A handful of Democrats still remained on the House floor and said they are determined to keep up pressure on Republicans until they get a vote on gun control.

Karl, reporting on ABC’s Good Morning America, compared the Democrats participating in the sit-in to student protesters having a rowdy slumber party.

"A protest like we’ve never seen before. Democrats in Congress staging a sit-in on the House floor like a bunch of student protesters on a college campus, vowing to stay put until they get votes on gun control measures" Karl said. "The House Speaker [Paul Ryan] tried to restore order, but Democrats refused to back down, singing and waving signs with the names of victims of gun violence. It went on throughout the night. The House floor sometimes looking like a rowdy slumber party."

Karl played a clip of Sen. Elizabeth Warren (D., Mass.) excitedly telling Democrats on the House floor that she just brought Dunkin Donuts, causing everyone to break out in loud cheers.

"Lawmakers brought in snacks, piles of late night pizza," Karl said.

The protest was led by Rep. John Lewis (D., Ga.), an active member of the Civil Rights Movement in the 1960s, and has drawn more than one million viewers on Twitter alone.

Four gun control amendments similar to measures the House wants to vote on failed to pass the Senate earlier this week.

A bipartisan bill led by Sen. Susan Collins (R., Maine) is currently making its way through the Senate, but it is unclear if it will get the necessary 60 votes to pass.
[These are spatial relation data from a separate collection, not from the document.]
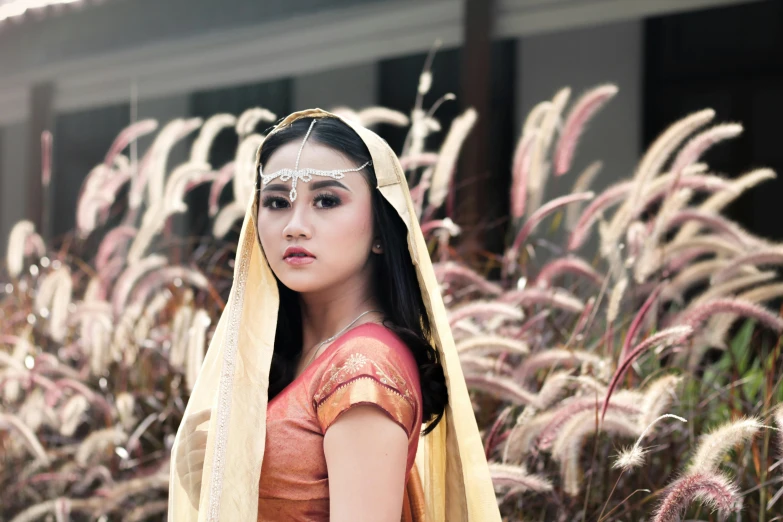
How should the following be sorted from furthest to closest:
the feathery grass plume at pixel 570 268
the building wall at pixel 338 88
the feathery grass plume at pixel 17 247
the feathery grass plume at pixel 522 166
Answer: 1. the building wall at pixel 338 88
2. the feathery grass plume at pixel 17 247
3. the feathery grass plume at pixel 522 166
4. the feathery grass plume at pixel 570 268

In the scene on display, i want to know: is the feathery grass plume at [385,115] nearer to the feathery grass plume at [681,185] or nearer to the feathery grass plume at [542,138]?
the feathery grass plume at [542,138]

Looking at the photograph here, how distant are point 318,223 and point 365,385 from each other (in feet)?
1.18

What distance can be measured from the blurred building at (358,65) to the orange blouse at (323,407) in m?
2.04

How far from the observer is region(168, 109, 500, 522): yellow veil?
68.2 inches

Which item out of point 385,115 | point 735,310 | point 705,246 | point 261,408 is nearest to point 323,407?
point 261,408

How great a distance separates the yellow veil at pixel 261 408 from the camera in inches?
68.2

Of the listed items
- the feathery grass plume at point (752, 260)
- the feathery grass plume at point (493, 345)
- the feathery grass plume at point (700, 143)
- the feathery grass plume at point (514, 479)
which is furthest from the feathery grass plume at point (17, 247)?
the feathery grass plume at point (752, 260)

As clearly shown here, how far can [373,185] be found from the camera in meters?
1.83

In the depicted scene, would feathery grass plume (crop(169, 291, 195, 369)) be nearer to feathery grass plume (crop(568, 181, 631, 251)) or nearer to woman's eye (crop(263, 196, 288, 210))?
feathery grass plume (crop(568, 181, 631, 251))

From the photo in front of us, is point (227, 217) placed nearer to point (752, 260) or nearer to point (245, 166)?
point (245, 166)

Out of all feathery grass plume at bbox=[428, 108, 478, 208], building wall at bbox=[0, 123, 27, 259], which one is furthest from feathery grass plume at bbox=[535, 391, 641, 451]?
building wall at bbox=[0, 123, 27, 259]

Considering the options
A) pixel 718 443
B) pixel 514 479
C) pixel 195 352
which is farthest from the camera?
pixel 195 352

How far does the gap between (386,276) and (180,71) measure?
11.6 feet

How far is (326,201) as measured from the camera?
178cm
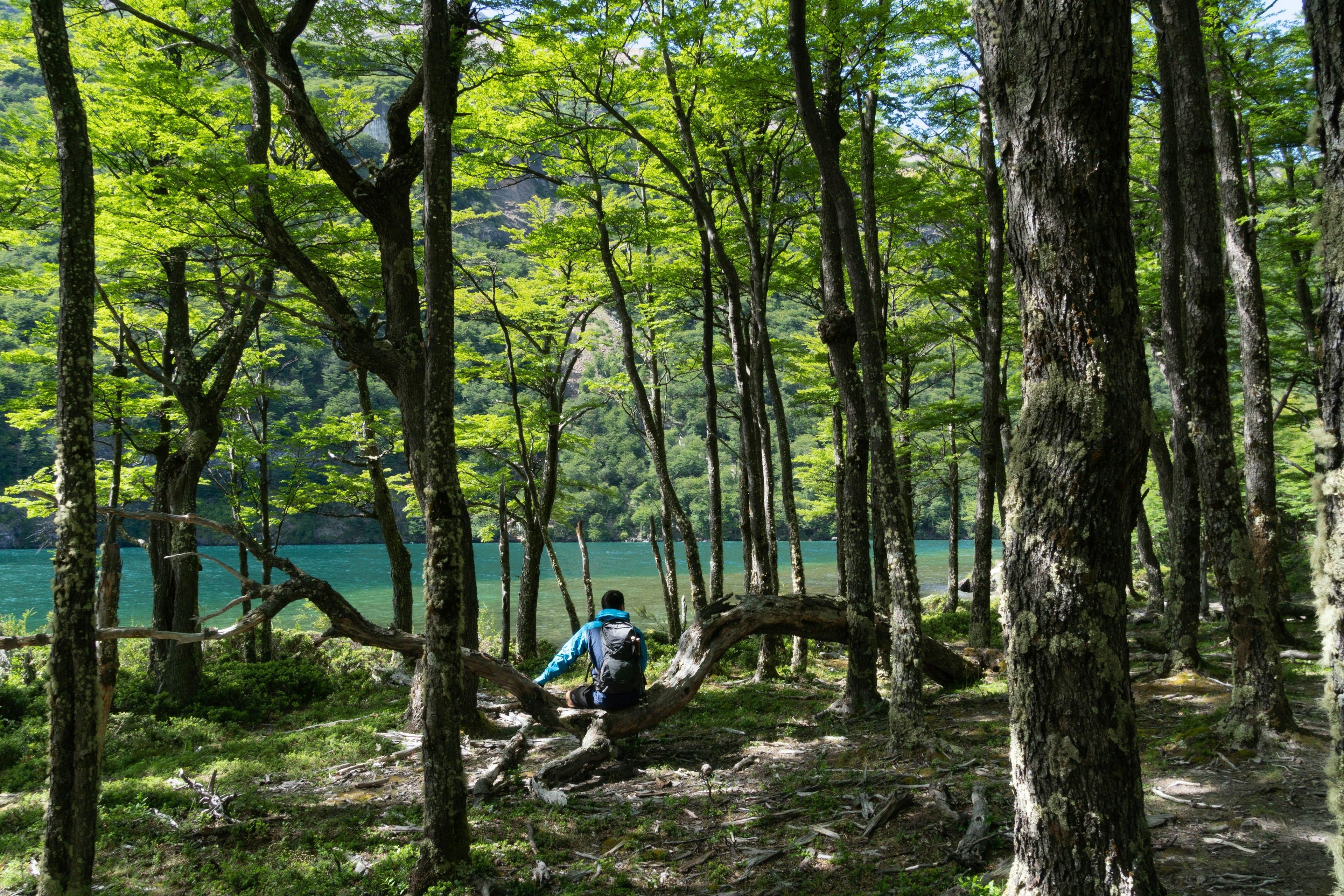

Republicans have expressed concern that legislation Democrats are pushing to ban Americans from buying guns who are on terror watch lists does not provide sufficient protection for due process to take away citizens’ Second Amendment right to have a firearm. They have also noted that many people are mistakenly put on such lists, arguing that this problem should be addressed with any legislation.